VTech n’a par ailleurs pas été très alerte. L’entreprise n’était en effet au courant de rien avant que Motherboard, qui a obtenu les informations du journaliste Lorenzo Franceschi-Bicchierai, ne l’en avertisse. Le communiqué publié ce week-end est d’ailleurs assez avare en informations et il n’est nulle part mention de l’ampleur de la fuite de données. En somme, comme l’indique The Next Web, ce piratage est pratiquement un cas d’école résumant tout ce qu’il est possible de rater sur le plan de la sécurité.
Le tout juste avant les fêtes de fin d'année
VTech indique quand même que l’enquête est en cours et que des mesures sont en train d’être prises pour renforcer la sécurité des informations personnelles. Malheureusement, il a encore une fois été nécessaire qu’une véritable catastrophe de ce genre survienne pour qu’une entreprise se penche sur un sujet qui devrait être pris au sérieux dès la création d’un fichier client.
Le calendrier est également intéressant puisque l’attaque a eu lieu à quelques semaines à peine des fêtes de fin d’année. Il n’est pas dit que la grande majorité des clients potentiels soient informés d’une telle fuite avant de faire leurs achats, d’autant que les produits VTech se trouvent très facilement dans les grandes surfaces et les magasins de jouets. VTech précise que d’autres informations seront publiées en temps et en heure quand elle aura avancé dans son enquête.
On rappellera que la CNIL avait publié le 2 septembre un compte-rendu faisant justement état du manque flagrant de protection des données personnelles sur les sites dédiés aux enfants. La Commission avait également mis en ligne des conseils pour les parents ainsi que pour les éditeurs de ce type de service.
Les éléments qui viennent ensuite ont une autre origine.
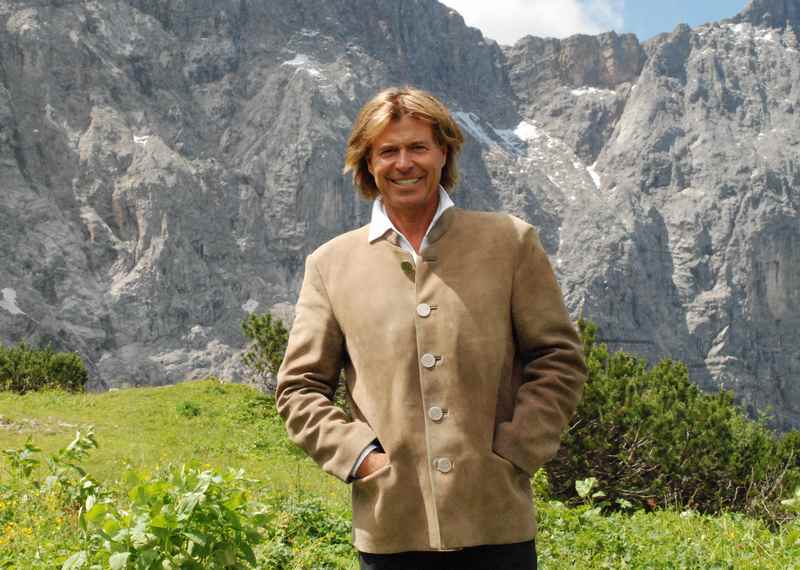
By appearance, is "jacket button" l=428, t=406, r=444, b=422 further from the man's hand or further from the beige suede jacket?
the man's hand

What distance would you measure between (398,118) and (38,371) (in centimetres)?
2614

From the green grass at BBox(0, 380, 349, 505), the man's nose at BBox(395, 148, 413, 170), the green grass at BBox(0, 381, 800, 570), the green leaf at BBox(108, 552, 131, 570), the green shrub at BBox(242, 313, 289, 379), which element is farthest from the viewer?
the green shrub at BBox(242, 313, 289, 379)

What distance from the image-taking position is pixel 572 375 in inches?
124

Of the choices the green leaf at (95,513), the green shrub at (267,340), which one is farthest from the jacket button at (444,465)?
the green shrub at (267,340)

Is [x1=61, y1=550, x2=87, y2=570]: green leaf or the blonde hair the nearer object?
the blonde hair

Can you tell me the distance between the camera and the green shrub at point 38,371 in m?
25.4

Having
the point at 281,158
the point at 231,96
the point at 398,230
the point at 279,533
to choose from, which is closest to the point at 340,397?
the point at 279,533

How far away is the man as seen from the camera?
3039mm

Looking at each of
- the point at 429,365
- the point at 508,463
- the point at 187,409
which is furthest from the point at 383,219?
the point at 187,409

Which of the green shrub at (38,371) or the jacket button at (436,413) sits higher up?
the jacket button at (436,413)

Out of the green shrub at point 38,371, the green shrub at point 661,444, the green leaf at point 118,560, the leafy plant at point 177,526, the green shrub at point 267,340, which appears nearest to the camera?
Answer: the green leaf at point 118,560

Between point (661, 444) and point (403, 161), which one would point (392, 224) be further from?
point (661, 444)

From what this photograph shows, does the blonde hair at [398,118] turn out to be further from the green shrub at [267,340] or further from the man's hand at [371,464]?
the green shrub at [267,340]

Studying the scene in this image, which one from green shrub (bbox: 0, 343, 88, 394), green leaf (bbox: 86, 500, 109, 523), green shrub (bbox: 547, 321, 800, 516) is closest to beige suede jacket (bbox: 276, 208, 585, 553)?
green leaf (bbox: 86, 500, 109, 523)
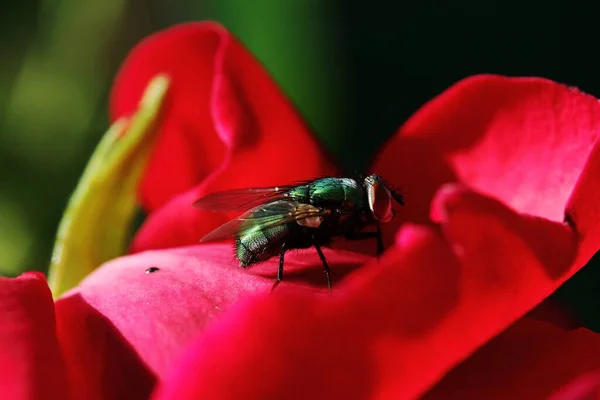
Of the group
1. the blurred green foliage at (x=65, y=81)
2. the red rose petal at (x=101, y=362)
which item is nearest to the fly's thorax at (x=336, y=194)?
the red rose petal at (x=101, y=362)

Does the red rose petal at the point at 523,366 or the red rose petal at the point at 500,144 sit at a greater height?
the red rose petal at the point at 500,144

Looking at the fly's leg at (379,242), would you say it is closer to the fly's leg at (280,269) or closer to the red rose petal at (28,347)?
the fly's leg at (280,269)

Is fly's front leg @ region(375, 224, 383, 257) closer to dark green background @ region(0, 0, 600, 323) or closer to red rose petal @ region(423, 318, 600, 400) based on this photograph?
red rose petal @ region(423, 318, 600, 400)

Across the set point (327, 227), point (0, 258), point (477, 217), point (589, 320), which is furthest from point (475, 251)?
point (589, 320)

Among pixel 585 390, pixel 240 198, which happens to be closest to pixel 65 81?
pixel 240 198

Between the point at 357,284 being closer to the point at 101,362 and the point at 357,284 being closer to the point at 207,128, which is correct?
the point at 101,362

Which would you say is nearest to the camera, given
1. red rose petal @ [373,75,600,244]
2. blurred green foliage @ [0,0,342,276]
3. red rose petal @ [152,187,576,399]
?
red rose petal @ [152,187,576,399]

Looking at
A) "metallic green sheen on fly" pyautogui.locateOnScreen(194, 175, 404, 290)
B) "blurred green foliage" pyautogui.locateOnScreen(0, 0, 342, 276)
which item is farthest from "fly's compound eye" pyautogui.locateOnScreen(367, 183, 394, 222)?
"blurred green foliage" pyautogui.locateOnScreen(0, 0, 342, 276)
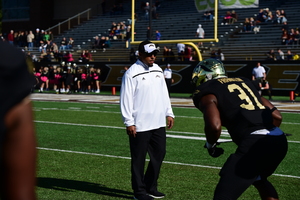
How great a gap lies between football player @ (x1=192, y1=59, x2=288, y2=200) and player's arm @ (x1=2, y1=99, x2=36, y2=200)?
2339mm

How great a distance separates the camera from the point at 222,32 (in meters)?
32.5

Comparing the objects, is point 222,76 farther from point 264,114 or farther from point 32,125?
point 32,125

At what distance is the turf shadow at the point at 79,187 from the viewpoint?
6.42 metres

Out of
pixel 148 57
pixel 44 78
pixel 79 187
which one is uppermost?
pixel 148 57

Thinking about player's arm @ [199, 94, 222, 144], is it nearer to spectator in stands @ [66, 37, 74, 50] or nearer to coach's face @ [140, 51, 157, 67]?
coach's face @ [140, 51, 157, 67]

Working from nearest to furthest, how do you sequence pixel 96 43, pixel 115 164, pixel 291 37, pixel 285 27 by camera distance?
1. pixel 115 164
2. pixel 291 37
3. pixel 285 27
4. pixel 96 43

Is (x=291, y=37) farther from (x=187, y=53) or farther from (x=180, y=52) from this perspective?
(x=180, y=52)

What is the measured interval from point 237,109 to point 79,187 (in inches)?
127

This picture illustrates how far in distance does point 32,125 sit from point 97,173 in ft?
20.0

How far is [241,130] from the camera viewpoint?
3.99 m

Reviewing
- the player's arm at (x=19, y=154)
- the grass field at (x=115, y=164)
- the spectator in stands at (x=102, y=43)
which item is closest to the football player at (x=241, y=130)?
the grass field at (x=115, y=164)

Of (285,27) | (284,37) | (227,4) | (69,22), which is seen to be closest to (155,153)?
(227,4)

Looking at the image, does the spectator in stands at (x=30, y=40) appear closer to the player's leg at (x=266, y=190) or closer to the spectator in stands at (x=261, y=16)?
the spectator in stands at (x=261, y=16)

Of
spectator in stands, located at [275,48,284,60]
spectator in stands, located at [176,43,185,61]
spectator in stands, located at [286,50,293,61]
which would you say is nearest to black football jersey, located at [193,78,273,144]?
spectator in stands, located at [286,50,293,61]
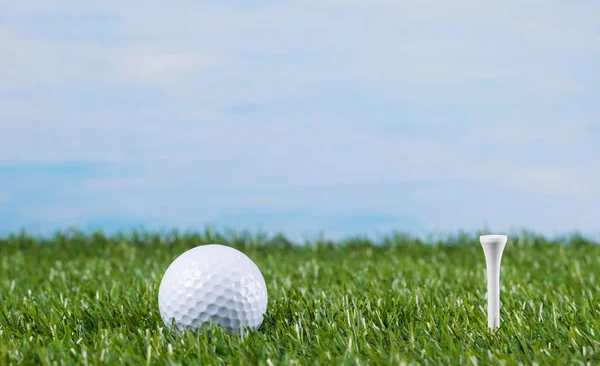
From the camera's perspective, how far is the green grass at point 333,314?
9.07 feet

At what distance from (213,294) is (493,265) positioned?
1390mm

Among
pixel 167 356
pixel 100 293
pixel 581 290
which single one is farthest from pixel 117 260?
pixel 581 290

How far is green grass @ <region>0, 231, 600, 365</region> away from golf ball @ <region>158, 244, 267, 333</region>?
11 centimetres

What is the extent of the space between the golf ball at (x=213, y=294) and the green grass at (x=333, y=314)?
0.11 m

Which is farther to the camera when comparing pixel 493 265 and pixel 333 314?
pixel 333 314

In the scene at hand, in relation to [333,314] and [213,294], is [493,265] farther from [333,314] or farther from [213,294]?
[213,294]

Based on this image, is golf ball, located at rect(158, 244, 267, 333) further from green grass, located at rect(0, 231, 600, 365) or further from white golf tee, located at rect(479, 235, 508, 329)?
white golf tee, located at rect(479, 235, 508, 329)

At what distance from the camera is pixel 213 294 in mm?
3174

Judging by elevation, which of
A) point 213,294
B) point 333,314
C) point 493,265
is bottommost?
point 333,314

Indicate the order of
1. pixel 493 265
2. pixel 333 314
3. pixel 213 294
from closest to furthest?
pixel 493 265 → pixel 213 294 → pixel 333 314

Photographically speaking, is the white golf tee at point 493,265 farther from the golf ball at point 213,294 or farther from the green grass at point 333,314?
the golf ball at point 213,294

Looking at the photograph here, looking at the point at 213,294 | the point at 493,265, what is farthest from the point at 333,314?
the point at 493,265

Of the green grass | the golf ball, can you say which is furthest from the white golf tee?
the golf ball

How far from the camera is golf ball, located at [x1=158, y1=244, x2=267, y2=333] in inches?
125
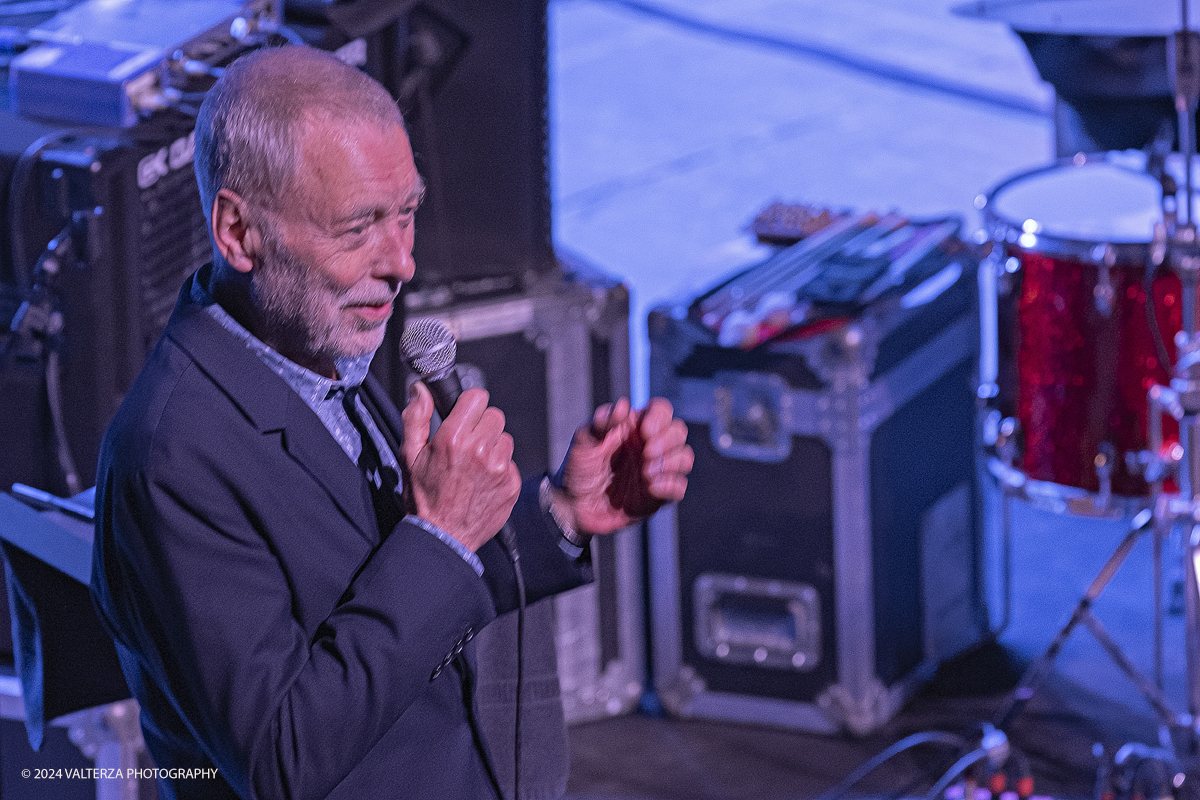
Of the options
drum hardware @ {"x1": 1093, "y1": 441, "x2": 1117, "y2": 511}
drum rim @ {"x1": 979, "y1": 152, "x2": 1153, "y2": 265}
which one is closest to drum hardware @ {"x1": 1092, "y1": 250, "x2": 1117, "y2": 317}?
drum rim @ {"x1": 979, "y1": 152, "x2": 1153, "y2": 265}

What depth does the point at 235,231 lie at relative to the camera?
146 centimetres

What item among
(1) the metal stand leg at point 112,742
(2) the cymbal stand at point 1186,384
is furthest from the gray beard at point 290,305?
(2) the cymbal stand at point 1186,384

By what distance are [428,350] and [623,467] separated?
0.85 ft

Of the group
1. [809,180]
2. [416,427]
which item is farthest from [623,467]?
[809,180]

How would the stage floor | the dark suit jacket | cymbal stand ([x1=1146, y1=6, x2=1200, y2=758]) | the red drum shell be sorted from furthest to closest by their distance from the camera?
the stage floor < the red drum shell < cymbal stand ([x1=1146, y1=6, x2=1200, y2=758]) < the dark suit jacket

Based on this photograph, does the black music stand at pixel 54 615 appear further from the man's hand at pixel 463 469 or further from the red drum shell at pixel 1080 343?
the red drum shell at pixel 1080 343

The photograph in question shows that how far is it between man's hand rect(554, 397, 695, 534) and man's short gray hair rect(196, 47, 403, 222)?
436 mm

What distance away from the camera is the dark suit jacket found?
1.40 metres

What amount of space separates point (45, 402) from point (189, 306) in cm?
87

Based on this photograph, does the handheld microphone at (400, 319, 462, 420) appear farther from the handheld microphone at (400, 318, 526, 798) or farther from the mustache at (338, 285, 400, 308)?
the mustache at (338, 285, 400, 308)

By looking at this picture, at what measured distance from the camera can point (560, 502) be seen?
1.79m

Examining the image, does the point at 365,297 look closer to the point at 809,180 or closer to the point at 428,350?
the point at 428,350

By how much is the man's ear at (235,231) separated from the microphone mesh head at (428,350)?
21cm

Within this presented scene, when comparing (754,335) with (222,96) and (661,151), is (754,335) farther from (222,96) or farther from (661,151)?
(661,151)
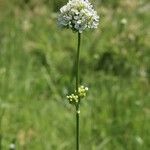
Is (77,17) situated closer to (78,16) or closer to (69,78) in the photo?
(78,16)

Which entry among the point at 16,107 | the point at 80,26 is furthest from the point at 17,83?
the point at 80,26

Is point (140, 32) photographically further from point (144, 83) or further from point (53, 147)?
point (53, 147)

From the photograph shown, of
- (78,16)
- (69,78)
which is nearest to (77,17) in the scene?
(78,16)

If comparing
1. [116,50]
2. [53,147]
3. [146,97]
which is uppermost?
[116,50]

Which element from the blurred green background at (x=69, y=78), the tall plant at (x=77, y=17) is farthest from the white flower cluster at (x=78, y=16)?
the blurred green background at (x=69, y=78)

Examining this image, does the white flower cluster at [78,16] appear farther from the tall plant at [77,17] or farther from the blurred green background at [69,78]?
the blurred green background at [69,78]

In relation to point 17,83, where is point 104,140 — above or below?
below

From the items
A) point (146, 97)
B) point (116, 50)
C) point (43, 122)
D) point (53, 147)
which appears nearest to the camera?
point (53, 147)
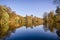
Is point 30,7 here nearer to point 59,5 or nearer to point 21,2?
point 21,2

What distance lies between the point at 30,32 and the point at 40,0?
824 millimetres

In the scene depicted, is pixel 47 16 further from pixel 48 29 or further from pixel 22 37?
pixel 22 37

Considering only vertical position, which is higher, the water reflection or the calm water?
the water reflection

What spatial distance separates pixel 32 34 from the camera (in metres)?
4.15

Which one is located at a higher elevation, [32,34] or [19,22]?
[19,22]

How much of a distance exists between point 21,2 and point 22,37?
0.87m

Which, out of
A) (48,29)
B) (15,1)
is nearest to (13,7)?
(15,1)

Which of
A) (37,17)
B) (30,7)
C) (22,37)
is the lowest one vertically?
(22,37)

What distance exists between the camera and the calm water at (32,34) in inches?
163

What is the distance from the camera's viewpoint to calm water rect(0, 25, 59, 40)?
4.14 m

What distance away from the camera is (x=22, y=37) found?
4.16 metres

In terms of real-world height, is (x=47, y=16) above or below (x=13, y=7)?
below

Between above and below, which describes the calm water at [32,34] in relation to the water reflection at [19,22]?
below

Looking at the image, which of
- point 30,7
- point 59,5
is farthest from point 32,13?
point 59,5
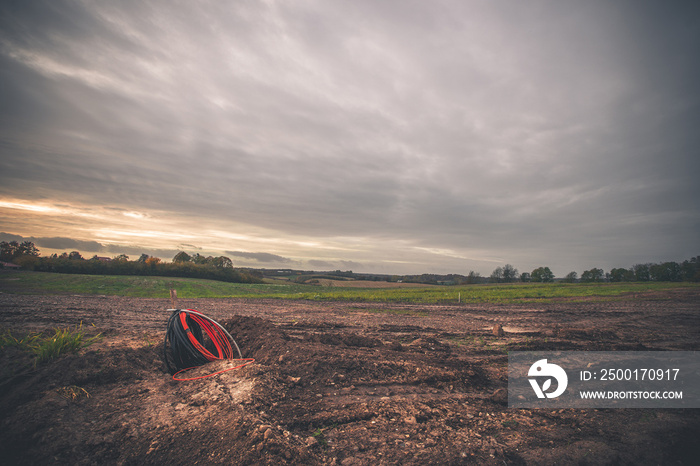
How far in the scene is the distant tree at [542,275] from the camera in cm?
10512

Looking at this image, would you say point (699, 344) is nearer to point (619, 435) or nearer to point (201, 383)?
point (619, 435)

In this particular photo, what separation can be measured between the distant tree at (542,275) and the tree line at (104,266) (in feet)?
316

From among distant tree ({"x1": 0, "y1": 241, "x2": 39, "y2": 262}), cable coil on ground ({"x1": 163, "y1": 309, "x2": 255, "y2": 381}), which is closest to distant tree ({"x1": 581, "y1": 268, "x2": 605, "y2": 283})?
cable coil on ground ({"x1": 163, "y1": 309, "x2": 255, "y2": 381})

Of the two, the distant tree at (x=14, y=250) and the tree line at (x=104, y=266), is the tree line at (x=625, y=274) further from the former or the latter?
the distant tree at (x=14, y=250)

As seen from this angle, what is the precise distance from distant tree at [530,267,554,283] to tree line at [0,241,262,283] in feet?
316

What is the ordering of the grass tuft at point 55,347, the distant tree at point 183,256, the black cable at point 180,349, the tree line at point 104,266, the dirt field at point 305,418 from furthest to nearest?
the distant tree at point 183,256 < the tree line at point 104,266 < the black cable at point 180,349 < the grass tuft at point 55,347 < the dirt field at point 305,418

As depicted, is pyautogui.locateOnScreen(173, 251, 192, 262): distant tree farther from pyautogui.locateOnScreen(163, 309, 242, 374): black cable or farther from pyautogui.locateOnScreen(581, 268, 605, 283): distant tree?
pyautogui.locateOnScreen(581, 268, 605, 283): distant tree

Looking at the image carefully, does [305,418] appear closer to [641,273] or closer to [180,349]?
[180,349]

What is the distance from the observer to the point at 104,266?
57.2 metres

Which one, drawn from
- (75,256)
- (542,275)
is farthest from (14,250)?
(542,275)

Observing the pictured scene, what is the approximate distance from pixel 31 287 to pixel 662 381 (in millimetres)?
45810

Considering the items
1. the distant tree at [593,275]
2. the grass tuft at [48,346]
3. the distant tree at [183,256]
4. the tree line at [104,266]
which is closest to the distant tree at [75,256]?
the tree line at [104,266]

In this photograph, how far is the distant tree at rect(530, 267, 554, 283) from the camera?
105 m

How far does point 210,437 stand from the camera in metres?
4.17
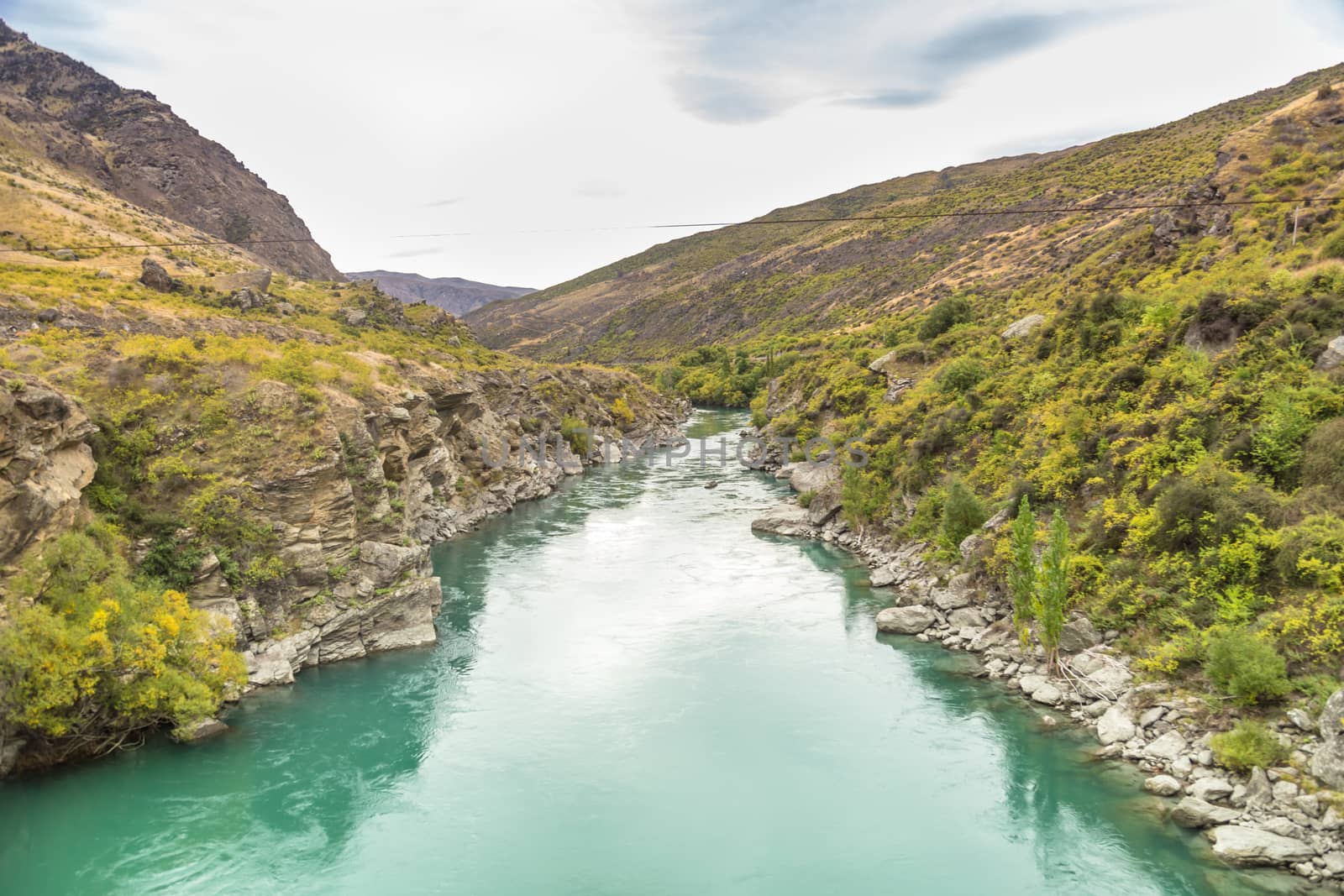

Mais l'article 34 de la loi Informatique et Libertés impose à toute entreprise - et plus globalement à toute entité responsable d'un fichier contenant des données personnelles - de « prendre toutes précautions utiles, au regard de la nature des données et des risques présentés par le traitement, pour préserver la sécurité des données ». VTech pourrait donc en Europe être tenue pour responsable de cette fuite si elle ne parvient pas à prouver qu'elle avait mis en place toutes les mesures nécessaires.